After high school, she was on welfare for over a year. Then she went to work-at the Social Security Administration, at a textile company, at the Philadelphia Evening Bulletin , and, from 1981 to 1983, as an aide to Senator Specter. She moved up fast in his office, from receptionist to computer programmer to caseworker. She liked Mr. Specter. “He was very gentle with me,” she said. “Like he would never throw a seat across the room if I was around, because I would start to cry.”
Then it was on to Mississippi for a stint in a law firm. Then the days as an exotic dancer making $3,000 a week in New Jersey. The club was called the Harem. She used the name Silky. She found a rich guy in the trucking business. After their first date, he bought her a brand-new Chevy Impala. “A nice one with spoke wheels and everything,” she said. She lived in his mansion and traveled with him to Peru, New Zealand and Mexico.
But she left the trucking magnate in 1991 and came to New York. To raise money, she sold him back all the jewelry he had given her for $100,000 and set herself up in a $250-a-week women’s residence in Gramercy Park. She bought a camera, started shooting her first public access soliloquies in her room. She took acting lessons at the Lee Strasberg Theater Institute, but hated it. “The acting schools I went to, they’re more dysfunctional than dysfunction,” she said in one broadcast. She hasn’t given up. “I want to be an actress,” she said. “The Arnold Schwarzenegger as a female of the future.”
She moved into Mr. Niles’ 53rd-story apartment in 1995. She has a love-hate relationship with the Trump Tower. At one point, she called it “heaven.” Then she was reminded of that Page Six item in the New York Post from a year ago, wherein a fellow Trump Towerite called her “not exactly the caliber of person you’d expect to find living here.”

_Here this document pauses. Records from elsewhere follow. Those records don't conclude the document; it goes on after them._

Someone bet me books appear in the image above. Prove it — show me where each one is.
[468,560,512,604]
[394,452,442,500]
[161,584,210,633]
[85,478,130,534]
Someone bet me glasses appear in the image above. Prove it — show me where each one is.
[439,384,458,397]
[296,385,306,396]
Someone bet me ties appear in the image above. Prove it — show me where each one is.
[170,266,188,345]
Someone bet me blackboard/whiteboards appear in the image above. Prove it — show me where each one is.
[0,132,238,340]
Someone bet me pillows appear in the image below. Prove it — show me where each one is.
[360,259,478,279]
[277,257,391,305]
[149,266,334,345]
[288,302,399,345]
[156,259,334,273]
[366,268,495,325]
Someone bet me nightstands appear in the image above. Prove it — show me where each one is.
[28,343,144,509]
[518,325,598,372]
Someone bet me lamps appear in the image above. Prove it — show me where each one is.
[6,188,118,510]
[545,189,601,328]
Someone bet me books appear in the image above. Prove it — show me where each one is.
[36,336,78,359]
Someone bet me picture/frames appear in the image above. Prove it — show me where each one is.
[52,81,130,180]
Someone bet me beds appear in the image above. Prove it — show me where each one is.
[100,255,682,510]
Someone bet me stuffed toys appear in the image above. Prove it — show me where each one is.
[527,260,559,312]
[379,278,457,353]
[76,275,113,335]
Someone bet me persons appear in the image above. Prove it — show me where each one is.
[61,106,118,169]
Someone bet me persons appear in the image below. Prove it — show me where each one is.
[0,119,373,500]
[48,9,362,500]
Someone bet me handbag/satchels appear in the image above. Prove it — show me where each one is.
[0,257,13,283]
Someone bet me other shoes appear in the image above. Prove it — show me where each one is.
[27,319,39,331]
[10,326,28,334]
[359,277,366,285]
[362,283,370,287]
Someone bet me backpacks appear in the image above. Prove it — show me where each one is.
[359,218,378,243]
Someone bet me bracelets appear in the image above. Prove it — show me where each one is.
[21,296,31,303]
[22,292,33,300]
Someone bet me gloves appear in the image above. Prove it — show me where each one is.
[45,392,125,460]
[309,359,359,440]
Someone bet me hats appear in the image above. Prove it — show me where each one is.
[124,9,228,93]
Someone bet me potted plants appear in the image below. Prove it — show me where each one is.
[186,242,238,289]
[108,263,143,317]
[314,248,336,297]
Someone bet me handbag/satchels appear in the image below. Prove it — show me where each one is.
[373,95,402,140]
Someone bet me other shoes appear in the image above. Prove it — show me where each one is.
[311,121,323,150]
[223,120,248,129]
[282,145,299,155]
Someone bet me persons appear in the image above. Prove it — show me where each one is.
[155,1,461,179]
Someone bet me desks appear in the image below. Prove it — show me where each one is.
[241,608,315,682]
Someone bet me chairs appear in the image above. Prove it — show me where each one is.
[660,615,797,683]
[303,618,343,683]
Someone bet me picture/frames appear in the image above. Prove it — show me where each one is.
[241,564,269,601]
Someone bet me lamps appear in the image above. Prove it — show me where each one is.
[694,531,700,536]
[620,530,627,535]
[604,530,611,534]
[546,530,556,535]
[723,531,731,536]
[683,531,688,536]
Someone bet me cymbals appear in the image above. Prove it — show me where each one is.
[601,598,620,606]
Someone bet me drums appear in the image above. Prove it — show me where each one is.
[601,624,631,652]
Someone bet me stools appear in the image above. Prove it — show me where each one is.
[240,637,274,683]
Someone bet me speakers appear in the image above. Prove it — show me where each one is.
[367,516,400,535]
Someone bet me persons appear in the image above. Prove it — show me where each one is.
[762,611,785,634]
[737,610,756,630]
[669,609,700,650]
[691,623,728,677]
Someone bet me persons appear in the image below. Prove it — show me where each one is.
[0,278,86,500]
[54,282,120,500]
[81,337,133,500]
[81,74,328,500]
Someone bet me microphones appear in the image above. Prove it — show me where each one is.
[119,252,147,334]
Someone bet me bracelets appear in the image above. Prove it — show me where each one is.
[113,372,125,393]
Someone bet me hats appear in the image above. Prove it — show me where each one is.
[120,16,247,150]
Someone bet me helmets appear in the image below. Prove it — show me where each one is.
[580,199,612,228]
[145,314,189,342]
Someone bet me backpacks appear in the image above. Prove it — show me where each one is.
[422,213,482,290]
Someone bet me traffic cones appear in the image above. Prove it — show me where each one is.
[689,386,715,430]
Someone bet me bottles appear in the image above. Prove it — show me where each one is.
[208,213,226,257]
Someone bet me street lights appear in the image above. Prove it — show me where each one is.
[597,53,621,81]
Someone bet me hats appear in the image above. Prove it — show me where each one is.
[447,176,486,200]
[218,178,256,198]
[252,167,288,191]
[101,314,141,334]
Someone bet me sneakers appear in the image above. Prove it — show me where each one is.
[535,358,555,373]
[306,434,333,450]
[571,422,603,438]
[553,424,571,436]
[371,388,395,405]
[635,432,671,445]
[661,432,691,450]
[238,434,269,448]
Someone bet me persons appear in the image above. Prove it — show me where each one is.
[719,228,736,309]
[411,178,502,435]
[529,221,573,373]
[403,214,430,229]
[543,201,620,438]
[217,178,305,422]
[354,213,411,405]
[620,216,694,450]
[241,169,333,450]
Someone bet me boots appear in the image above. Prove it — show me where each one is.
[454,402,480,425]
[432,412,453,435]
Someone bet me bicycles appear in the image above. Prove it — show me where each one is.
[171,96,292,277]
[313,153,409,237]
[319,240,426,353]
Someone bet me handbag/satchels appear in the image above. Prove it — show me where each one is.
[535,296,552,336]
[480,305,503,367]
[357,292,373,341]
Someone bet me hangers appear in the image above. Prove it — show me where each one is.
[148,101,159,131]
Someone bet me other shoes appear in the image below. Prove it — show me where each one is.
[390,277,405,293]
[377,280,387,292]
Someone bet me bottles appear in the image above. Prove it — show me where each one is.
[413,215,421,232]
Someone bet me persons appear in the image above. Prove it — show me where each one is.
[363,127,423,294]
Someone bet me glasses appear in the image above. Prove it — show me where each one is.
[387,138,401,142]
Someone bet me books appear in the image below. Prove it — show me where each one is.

“Listen, I call this place Egoville,” she said. “These rude people! Don’t they ever have sex or they wish they did?” But she added that Donald Trump himself talks to her in the elevator: “He always mentions something about my clothes or something. He said, ‘Nice jacket.’ I said, ‘It keeps me warm.’ The last time I saw him, he acted like he didn’t know me. I wanted to say, ‘You know goddamn well I live in this building!’ He took on a war with the wrong person! You know, my show is on the air-maybe he didn’t like that I have attention, too.”
‘A Goddess, Not Christ’
From a telephone call to Ms. Pendergraft, a few days after the interview:
“Do you identify with Christ?”
“I would call myself a goddess, not Christ…”
“Are you a narcissist?”
“I love myself, but I’m not narcissistic. My life is very important to me. I am the center of my universe, but I’m not narcissistic. Or you can say I have the messiah complex. I think I’m a winner. I could meet rich men. I don’t have a problem meeting men, believe me. Looks are like having a million dollars in the bank.”